I was with my friends for the rest of the night. The rhyming scheme is like aba, bcb, cdc, ee or aba, bcb, cdc, e. Like other great poets, Frost routinely uses figurative language to strengthen his message. He is engulfed by it. Though the speaker has stopped, the lines are hurrying forward, creating a feeling of uneasiness and urgency. The isolation continues, becoming more cold and cruel and distant. The couple moved to England in 1912, after they tried and failed at farming in New Hampshire.
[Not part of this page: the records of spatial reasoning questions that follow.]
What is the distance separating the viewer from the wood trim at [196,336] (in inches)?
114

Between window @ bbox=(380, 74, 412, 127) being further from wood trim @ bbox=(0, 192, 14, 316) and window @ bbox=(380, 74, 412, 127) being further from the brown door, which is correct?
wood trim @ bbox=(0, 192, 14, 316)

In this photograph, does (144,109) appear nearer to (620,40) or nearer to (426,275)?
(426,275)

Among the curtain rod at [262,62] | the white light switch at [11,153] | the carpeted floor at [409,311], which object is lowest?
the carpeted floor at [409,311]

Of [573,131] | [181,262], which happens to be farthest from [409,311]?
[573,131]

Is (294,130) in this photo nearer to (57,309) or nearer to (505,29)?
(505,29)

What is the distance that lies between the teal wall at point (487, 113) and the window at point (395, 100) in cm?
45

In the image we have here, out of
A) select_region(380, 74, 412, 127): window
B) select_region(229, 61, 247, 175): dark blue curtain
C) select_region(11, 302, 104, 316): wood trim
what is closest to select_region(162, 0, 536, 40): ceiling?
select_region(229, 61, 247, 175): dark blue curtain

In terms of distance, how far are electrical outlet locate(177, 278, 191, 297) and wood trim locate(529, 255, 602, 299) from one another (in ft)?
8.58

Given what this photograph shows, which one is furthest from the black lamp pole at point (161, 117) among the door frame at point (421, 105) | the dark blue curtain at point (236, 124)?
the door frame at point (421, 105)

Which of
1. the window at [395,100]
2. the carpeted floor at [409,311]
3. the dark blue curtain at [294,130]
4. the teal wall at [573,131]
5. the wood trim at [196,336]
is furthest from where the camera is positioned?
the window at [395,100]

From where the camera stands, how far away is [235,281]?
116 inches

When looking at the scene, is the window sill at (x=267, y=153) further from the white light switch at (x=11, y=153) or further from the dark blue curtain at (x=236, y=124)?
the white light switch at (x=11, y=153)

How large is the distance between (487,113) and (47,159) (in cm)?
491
However, one night, Patrick decided to stay awake longer when Pete was up. Throughout the poem, the speaker alludes to this secret while telling of his walks through the city. This speaker could easily be Frost, especially since the poet dealt with depression in his adult life. It has to be faced alone. I have stood still and stopped the sound of feet When far away an interrupted cry Came over houses from another street, But not to call me back or say good-bye; And further still at an unearthly height, One luminary clock against the sky Proclaimed the time was neither wrong nor right.
I have outwalked the furthest city light. He has gone as far as the last post of light in the city. Even when he makes contact with another person such as the watchman , the narrator is unwilling to express his feelings because he knows that no one will understand him. He didn 't deserve Pete. He is weary and upset. Although he is in a city, he feels completely isolated from everything around him.